Eileen and Alice are well-drawn, Eileen particularly so, indicating perhaps that Rooney is more familiar with her own interior character, than the public persona success has foisted upon her. Naturally, being subjected to the force of the Continual Gaze would unnerve anyone not deliberately seeking it.
And so Alice comes across as somewhat careless. Careless of convention, careless of ambition, careless of money, and careless of feelings. Eileen’s, of course, and Felix’s, to a lesser extent. Thus Beautiful World, Where Are You, is a fascinating examination, to the point of minutia, of a friendship between two women negotiating the beginning of the rest of their lives. This is, traditionally, and biologically, the point at which women marry. Particularly heterosexual women, as Alice and Eileen are. Hence the importance of Simon and Felix, who are less characters in their own right, as reflections on the characters of the female protagonists. Which is not to say they don’t have substance, but the minds we read are those of the women. And so Rooney carries on an Irish, and British, tradition of interiority.
Which in the contemporary sense means there are finely drawn scenes of flirting, and foreplay, and sex. And what happens thereafter, along with some simply silly decisions, of the kind we make when we are young. There’s no plot to speak of, beyond that of 28-year-olds figuring out what they feel and who they love and what that means, in a dying world. It’s quite poignant really. The justification for carrying on about our personal crises amidst an unfolding global crises: that inter-relationships is what makes us human, however flawed that might be.
They don’t spend a lot of time in the same place, physically, do Eileen and Alice, so much of their relationship is conveyed to us through letters, in the form of email exchanges of course, and in one of them, Eileen defends Alice bemoaning her writing of books about “the trivialities of sex and friendship when human civilisation is facing collapse”. Eileen believes it reveals “we loved each other too much and found each other too interesting.”

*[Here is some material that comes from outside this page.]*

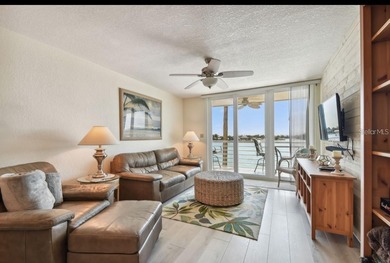 Under contract-accepting backup offers. Experience Florida on Isla Del Sol Yacht and Country Club in Florida - for sale on GolfHomes.com, golf home, golf lot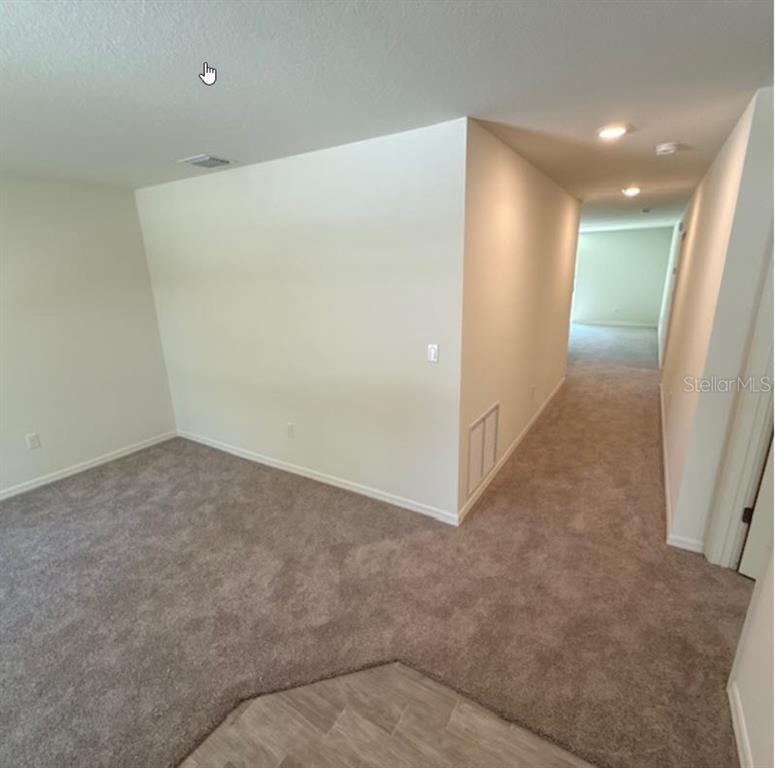 An interior view shows a carpeted room with a hallway leading to another space — 37 PACKARD LANE, PALM COAST, FL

“And I love that about humanity, and in fact it’s the very reason I root for us to survive — because we are stupid about each other.”
Beautiful World, Where Are You, is moving, and lush with feeling and thought, toying with the idea of its own irrelevance. But then, the mere fact of existence is a relevance of its own, so long as your existence is affirmed through recognition. As far as Sally Rooney is concerned, her popularity leaves no doubt about that.
For all its seeming solipsism, Beautiful World, Where Are You, in its unflinching depictions of vulnerability and rendition of the gestural, draws us closer to ourselves, and to each other. In a world falling apart, there’s room to argue the value of that.